In the passage on respiratory distress in children, what may a slow or irregular respiratory rate indicate?

> EXERCISE PASSAGE

-----

Children with respiratory distress may present with an altered respiratory rate, increased work of breathing (including the use of accessory muscles), abnormal breath sounds such as stridor or wheezing, and altered level of consciousness or changes in the color of the skin and mucous membranes. The respiratory rate should be visually evaluated before the patient is physically examined by the provider because anxiety and agitation commonly cause tachypnea. Quiet tachypnea is usually an attempt to increase minute ventilation to blow off carbon dioxide from non-pulmonary diseases such as diabetic ketoacidosis or shock, whereas tachypnea with grunting, stridor, or wheezing suggests respiratory system disease. A slow or irregular respiratory rate may indicate fatigue, CNS depression, or hypothermia. A child in respiratory distress whose respiratory rate goes from rapid to normal may be improving; however, if the child’s level of consciousness is waning, this “improvement” in respiratory rate may actually indicate fatigue and deterioration in the child’s clinical condition.

-----

[Graph understanding data]

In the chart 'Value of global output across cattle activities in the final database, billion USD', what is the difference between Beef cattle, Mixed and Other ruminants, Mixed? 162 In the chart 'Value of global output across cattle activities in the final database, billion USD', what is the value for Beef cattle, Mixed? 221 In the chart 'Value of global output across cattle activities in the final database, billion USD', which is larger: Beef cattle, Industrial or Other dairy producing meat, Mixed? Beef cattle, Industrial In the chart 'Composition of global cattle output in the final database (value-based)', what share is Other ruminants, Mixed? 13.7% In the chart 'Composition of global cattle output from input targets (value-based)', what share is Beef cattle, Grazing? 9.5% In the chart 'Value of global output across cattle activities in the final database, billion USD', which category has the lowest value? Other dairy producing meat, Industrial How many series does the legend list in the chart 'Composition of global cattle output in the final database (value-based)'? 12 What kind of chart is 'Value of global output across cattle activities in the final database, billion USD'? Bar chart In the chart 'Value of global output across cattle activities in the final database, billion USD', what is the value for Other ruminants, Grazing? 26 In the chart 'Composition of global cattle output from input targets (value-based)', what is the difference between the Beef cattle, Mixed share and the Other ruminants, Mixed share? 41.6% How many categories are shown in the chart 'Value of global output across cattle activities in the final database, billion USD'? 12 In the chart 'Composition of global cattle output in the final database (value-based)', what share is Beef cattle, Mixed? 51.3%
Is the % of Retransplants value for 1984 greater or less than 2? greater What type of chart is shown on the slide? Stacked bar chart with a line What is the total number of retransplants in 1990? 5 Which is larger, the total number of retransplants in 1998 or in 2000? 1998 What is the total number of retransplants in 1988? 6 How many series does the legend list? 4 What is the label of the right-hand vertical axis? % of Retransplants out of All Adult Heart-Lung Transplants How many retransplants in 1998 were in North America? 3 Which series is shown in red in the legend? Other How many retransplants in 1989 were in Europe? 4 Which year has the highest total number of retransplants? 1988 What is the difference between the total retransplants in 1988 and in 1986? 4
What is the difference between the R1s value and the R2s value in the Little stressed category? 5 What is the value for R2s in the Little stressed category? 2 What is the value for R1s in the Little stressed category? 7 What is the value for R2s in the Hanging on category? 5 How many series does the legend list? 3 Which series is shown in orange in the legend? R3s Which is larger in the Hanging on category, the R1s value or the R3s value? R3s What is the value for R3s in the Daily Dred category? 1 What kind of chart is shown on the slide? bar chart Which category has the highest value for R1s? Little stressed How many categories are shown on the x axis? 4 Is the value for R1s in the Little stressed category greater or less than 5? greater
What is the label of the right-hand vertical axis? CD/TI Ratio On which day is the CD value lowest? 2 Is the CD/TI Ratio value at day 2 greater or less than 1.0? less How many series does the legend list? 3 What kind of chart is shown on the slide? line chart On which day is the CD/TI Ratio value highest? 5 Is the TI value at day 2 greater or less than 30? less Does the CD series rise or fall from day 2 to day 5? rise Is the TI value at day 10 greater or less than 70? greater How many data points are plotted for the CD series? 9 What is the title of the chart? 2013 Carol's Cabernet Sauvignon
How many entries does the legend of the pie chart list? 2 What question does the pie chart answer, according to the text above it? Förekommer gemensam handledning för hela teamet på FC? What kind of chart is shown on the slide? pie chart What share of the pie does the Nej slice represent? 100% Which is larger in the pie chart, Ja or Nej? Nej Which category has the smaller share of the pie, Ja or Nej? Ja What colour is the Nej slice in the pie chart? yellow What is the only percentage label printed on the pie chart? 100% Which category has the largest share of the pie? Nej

-----

> SOLUTION FOR THIS EXERCISE
Fatigue, CNS depression, or hypothermia.